Wrangell needs to think about its future

Given my aversion to long planning sessions, whiteboards with erasable markers and consensus building exercises, I can’t believe I am saying this: The town needs a plan for its economic future. A forum to start making that plan is a good beginning.

Wrangell’s economic future is as cloudy as a fall day in Southeast, as uncertain as the state ferry schedule, and as chancy as winning a raffle.

Improving those dreary odds can’t be based on hope. Wrangell needs a realistic plan.

The chamber of commerce is sponsoring an economic forum on Sept. 30 at the Nolan Center, open to anyone with ideas, everyone willing to work, and all who want a community with stable jobs, new housing and more students in the schools.

“The goal for me,” said Borough Manager Jeff Good, “is to identify what Wrangell is going to look like in five to 10 years. Where do local businesses see it? Where does the community see it?”

It’s easy to look back to the years of two sawmills running two shifts each and a larger seafood processing industry that operated every summer, not just when the salmon runs are optimum. It’s nice to reminisce back 30 years, when Wrangell schools had double the enrollment of today — the count was 500 students in 1992.

And it brings a fiscal smile to think about the 1980s when the state treasury was fat with oil dollars and communities received a bigger share of that money.

But that was then and now is different. “The economy is in a bad spot,” said Brittani Robbins, chamber executive director. The problems on her list are not new to anyone running a business or managing a household in town: Insufficient access to child care, lack of housing for workers and seasonal economic stagnation all contribute to the downturn.

All are real problems and are not unique to Wrangell. But ignoring the pain, taking two aspirin and figuring the headache will be gone by morning is not a plan.

Statewide over the past decade 53,000 more people left Alaska than arrived. That loss of new workers, new families, new adventurers has been a real hit for communities looking to grow or even hold steady.

The U.S. Census Bureau and Alaska Department of Labor both say Wrangell lost population over the past decade. Unemployment is the lowest it’s been in years, but much of the town’s problem is a shortage of workers for the jobs that exist.

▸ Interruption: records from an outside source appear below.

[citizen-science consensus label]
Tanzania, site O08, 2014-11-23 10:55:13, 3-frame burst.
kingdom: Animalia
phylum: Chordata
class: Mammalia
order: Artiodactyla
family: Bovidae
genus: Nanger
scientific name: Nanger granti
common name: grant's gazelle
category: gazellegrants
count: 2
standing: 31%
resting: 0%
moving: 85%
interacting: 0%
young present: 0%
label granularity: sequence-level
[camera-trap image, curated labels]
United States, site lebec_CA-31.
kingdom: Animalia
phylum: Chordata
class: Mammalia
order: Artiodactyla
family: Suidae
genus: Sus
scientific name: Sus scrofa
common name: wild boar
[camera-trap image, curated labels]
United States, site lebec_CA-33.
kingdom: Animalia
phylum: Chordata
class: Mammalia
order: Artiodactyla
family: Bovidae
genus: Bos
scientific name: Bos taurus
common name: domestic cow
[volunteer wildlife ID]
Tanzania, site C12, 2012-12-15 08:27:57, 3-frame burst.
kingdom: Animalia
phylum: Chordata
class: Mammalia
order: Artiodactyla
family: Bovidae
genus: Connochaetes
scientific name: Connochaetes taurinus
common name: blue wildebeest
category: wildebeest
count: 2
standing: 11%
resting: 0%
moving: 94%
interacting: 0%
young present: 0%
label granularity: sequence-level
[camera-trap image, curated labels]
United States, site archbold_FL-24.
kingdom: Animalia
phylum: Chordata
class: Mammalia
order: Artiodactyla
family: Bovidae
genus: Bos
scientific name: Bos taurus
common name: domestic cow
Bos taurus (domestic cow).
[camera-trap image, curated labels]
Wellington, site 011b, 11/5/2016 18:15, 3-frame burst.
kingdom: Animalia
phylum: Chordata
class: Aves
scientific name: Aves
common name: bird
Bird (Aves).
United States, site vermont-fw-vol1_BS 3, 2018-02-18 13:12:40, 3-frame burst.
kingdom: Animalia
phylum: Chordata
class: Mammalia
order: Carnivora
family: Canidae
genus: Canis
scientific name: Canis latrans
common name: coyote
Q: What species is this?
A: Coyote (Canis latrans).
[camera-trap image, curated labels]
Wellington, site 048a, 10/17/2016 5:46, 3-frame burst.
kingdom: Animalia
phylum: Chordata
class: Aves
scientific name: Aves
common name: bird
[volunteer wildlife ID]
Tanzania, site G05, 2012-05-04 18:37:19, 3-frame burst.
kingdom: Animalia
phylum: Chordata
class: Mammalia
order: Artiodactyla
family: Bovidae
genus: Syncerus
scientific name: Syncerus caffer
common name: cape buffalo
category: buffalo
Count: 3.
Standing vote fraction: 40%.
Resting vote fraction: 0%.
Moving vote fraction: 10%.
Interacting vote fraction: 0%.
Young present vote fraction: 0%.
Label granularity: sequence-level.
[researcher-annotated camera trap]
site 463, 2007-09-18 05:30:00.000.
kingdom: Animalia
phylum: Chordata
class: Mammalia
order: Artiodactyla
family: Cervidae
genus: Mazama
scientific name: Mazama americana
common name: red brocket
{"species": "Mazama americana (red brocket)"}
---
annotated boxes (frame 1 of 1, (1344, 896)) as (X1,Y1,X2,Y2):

As reported this summer by the Alaska Department of Labor, Wrangell’s available workforce in May was down by about 80 to 90 people from the past decade.

Part of the reason is that Wrangell is aging. The median age of residents is 11 years older than the statewide average, and 25% of residential property value in town is off the tax rolls under a state-mandated benefit for senior citizens. An aging community means fewer people in the workforce and fewer students in school.

The economic forum is an opportunity to bring business owners, borough officials, school and community leaders together to talk about the problems.

It’s not useful to blame the federal or state government, or to grasp at unrealistic, unaffordable ideas. Alaska has spent far too much time and money dreaming about mega-projects. Wrangell needs to focus on what’s needed and what’s possible.